> _Questions on the material_
[a] According to the text on the history of wrestling, what were the judges at Cumberland and Westmorland wrestling events called?
[b] From the text on the history of wrestling, reproduce the stretch from "How this came" through "compliance with rules.".

> _Selected text_
How this came about is a complicated story. Even the roots of the modern "all-in" style are complicated. For example, in 19th century Britain, professional wrestling was a gambling sport akin to boxing and horseracing. In the North of England and Scotland, the wrestling style most commonly used was Cumberland and Westmorland. In this style, the wrestlers locked hands behind each other's backs and then tried to throw one another to the ground without losing the grip. The judges at these events were known as "stycklers", a word that as "stickler" became a synonym for anyone who insisted on precise and exacting compliance with rules.

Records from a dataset
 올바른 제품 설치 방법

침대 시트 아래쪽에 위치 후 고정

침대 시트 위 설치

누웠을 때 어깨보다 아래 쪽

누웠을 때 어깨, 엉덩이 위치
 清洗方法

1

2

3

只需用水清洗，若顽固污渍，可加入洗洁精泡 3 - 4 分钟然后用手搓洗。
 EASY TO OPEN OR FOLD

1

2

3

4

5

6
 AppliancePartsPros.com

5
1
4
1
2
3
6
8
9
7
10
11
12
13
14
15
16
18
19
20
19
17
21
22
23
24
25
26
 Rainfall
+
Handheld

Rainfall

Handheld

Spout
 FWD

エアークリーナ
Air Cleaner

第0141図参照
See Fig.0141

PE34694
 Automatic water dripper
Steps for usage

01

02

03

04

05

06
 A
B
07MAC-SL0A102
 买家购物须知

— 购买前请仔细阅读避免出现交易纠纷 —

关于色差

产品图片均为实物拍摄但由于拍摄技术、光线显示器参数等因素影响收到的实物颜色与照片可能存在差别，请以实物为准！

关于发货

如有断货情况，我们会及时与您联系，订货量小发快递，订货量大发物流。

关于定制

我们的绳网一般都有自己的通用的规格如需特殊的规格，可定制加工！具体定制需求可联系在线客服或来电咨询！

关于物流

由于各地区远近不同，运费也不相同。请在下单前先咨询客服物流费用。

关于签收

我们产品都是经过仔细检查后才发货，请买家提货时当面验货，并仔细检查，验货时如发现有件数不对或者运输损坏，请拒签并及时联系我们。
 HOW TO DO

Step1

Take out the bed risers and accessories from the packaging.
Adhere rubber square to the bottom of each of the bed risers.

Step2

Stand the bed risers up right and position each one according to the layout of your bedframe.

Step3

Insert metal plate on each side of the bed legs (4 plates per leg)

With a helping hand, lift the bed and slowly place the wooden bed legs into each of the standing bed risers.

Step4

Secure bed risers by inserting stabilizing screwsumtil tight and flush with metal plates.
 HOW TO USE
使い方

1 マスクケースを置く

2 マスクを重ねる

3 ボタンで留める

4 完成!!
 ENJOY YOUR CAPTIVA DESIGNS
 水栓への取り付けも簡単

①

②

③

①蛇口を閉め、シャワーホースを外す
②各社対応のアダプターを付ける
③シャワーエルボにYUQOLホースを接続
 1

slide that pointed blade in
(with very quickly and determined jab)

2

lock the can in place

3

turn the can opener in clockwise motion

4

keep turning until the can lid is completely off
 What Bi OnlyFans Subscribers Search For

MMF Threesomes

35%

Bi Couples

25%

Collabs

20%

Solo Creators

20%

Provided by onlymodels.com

> _Responses by task_
[a] They were called "stycklers."

[b]
How this came about is a complicated story. Even the roots of the modern "all-in" style are complicated. For example, in 19th century Britain, professional wrestling was a gambling sport akin to boxing and horseracing. In the North of England and Scotland, the wrestling style most commonly used was Cumberland and Westmorland. In this style, the wrestlers locked hands behind each other's backs and then tried to throw one another to the ground without losing the grip. The judges at these events were known as "stycklers", a word that as "stickler" became a synonym for anyone who insisted on precise and exacting compliance with rules.